• **SOURCE TEXT**
┏━━
The federal government might run out of money and go into default in August unless Congress raises the debt ceiling, Biden Treasury Secretary Janet Yellen has warned.
Speaking before a Senate appropriations subcommittee hearing this week and discussing the Treasury’s budget, Yellen stressed that “defaulting on the national debt should be regarded as unthinkable,” and said that “failing to increase the debt limit would have absolutely catastrophic economic consequences.”
In her words, these consequences would include the precipitation of a financial crisis, and threaten jobs and savings at a time when the US is still recovering from the economic fallout caused by the coronavirus.
The economist indicated that the current suspension of the debt ceiling, agreed to by Congress in 2019, is set to run out on 31 July, and that unless it is raised and/or suspended again, the federal government will not be able to borrow money to cover expenses, including interest payments on debt.
“It’s possible we could reach that point while Congress is out in August, and I would really urge prompt action on raising the limit or suspending it,” Yellen said, referring to Congress’s traditional summer recess, which runs the entire month of August and half of September.
In the past, Democrats and Republicans have sometimes used the debt ceiling issue as a means to pressure one another to push through policies favouring one or the other party’s priorities. A 2011 play by Republicans to link their agreement for a higher debt limit prompted stock prices to fall, and caused the Standard & Poor’s international rating agency to downgrade the US from its AAA debt rating to AA+.
In recent months, GOP lawmakers have been aggressively searching for ways to slash away at what they perceive to be the Democrats’ liberal spendthrift agenda, forcing the president’s party to cut back on his signature multitrillion-dollar infrastructure bill, and causing other sweeping initiatives on issues including gun control, police reform and elections to get bogged down.
┗━━
(Saved data entries)
┏━━
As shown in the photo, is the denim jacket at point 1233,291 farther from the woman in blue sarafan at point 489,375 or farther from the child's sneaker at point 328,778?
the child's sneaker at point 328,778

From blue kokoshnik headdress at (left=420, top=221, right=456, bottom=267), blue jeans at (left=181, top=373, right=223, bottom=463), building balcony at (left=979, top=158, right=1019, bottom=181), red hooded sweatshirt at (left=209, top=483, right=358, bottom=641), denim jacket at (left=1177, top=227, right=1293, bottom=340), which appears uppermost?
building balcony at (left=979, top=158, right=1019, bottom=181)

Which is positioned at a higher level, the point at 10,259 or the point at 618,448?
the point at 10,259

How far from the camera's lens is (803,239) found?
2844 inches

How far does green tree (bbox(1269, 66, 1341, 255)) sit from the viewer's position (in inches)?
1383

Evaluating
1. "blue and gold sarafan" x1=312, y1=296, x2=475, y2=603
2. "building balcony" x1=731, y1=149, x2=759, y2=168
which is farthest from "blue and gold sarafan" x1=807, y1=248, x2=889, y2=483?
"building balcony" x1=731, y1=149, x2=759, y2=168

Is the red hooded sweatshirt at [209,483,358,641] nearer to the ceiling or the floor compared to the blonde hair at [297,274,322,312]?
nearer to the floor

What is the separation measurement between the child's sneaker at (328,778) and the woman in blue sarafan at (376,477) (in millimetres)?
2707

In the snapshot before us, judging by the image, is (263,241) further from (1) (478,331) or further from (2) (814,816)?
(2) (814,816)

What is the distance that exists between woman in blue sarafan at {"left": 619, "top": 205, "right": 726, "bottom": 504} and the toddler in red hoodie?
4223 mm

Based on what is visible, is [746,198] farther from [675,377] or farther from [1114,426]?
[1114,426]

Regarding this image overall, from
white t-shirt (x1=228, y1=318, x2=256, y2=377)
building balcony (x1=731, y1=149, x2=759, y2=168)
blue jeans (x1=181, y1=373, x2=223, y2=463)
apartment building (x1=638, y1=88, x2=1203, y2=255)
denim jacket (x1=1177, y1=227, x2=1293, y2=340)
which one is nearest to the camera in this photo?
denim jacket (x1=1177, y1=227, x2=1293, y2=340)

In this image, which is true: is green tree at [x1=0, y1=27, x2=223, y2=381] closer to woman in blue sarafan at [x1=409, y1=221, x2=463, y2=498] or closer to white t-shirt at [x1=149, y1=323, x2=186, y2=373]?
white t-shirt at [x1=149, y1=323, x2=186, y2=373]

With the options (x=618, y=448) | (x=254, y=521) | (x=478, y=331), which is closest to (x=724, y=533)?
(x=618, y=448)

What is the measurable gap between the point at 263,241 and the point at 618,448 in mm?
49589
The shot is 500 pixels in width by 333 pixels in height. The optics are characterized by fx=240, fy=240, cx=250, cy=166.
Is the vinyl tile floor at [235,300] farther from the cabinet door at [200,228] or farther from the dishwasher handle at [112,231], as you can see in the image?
┗━━
• **EXERCISE SET**
1/ Decide whether each statement agrees with the debt-ceiling text, answering yes or no and quoting the deciding words: (a) Congress agreed to the current suspension of the debt ceiling in 2019. (b) Congress's summer recess lasts only through August. (c) In 2011 Standard & Poor's lowered the US debt rating from AAA to AA.
2/ List every issue that the debt-ceiling text names as an area where sweeping initiatives got bogged down.

• **SOLVED TASKS**
1/
(a) Yes: "the current suspension of the debt ceiling, agreed to by Congress in 2019, is set to run out on 31 July"
(b) No: "which runs the entire month of August and half of September"
(c) No: "to downgrade the US from its AAA debt rating to AA+"

2/ gun control, police reform, elections